Assignment: What number of lines in the entries below include the string "wall"? Respond with that number alone.

=======

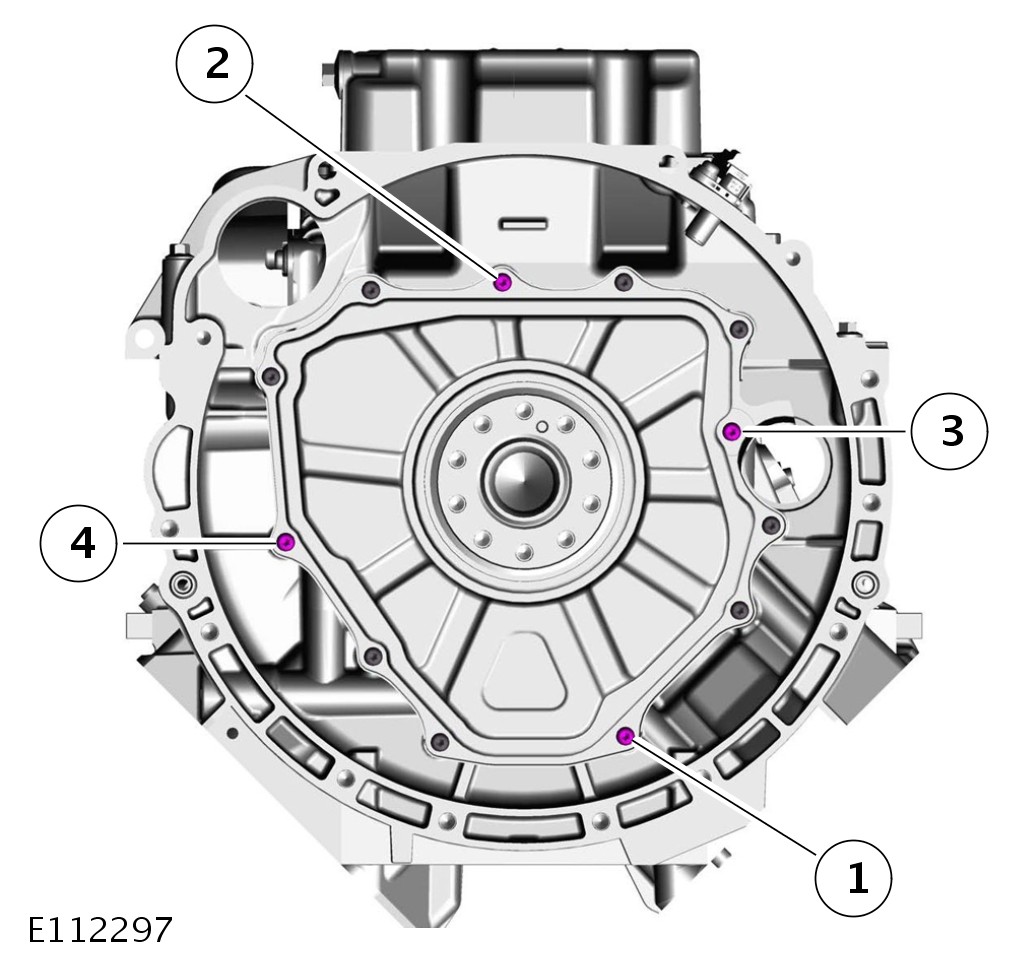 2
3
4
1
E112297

=======

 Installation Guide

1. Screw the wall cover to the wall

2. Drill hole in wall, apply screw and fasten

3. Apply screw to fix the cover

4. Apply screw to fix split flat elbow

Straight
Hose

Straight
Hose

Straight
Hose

=======

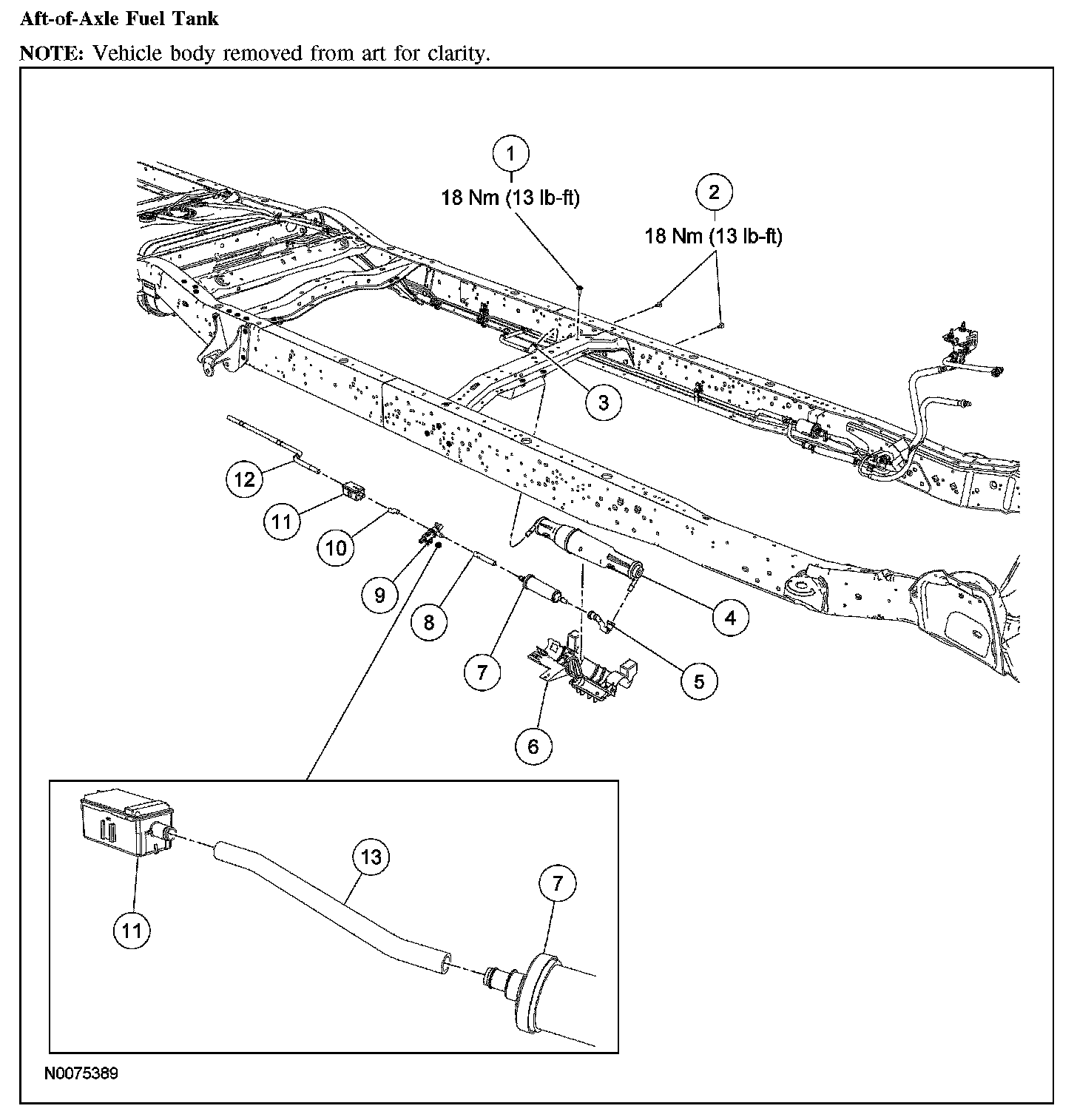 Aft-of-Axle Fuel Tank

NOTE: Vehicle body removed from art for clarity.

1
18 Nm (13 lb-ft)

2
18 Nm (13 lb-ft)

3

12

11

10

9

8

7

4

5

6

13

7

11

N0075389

=======

Written solution: 2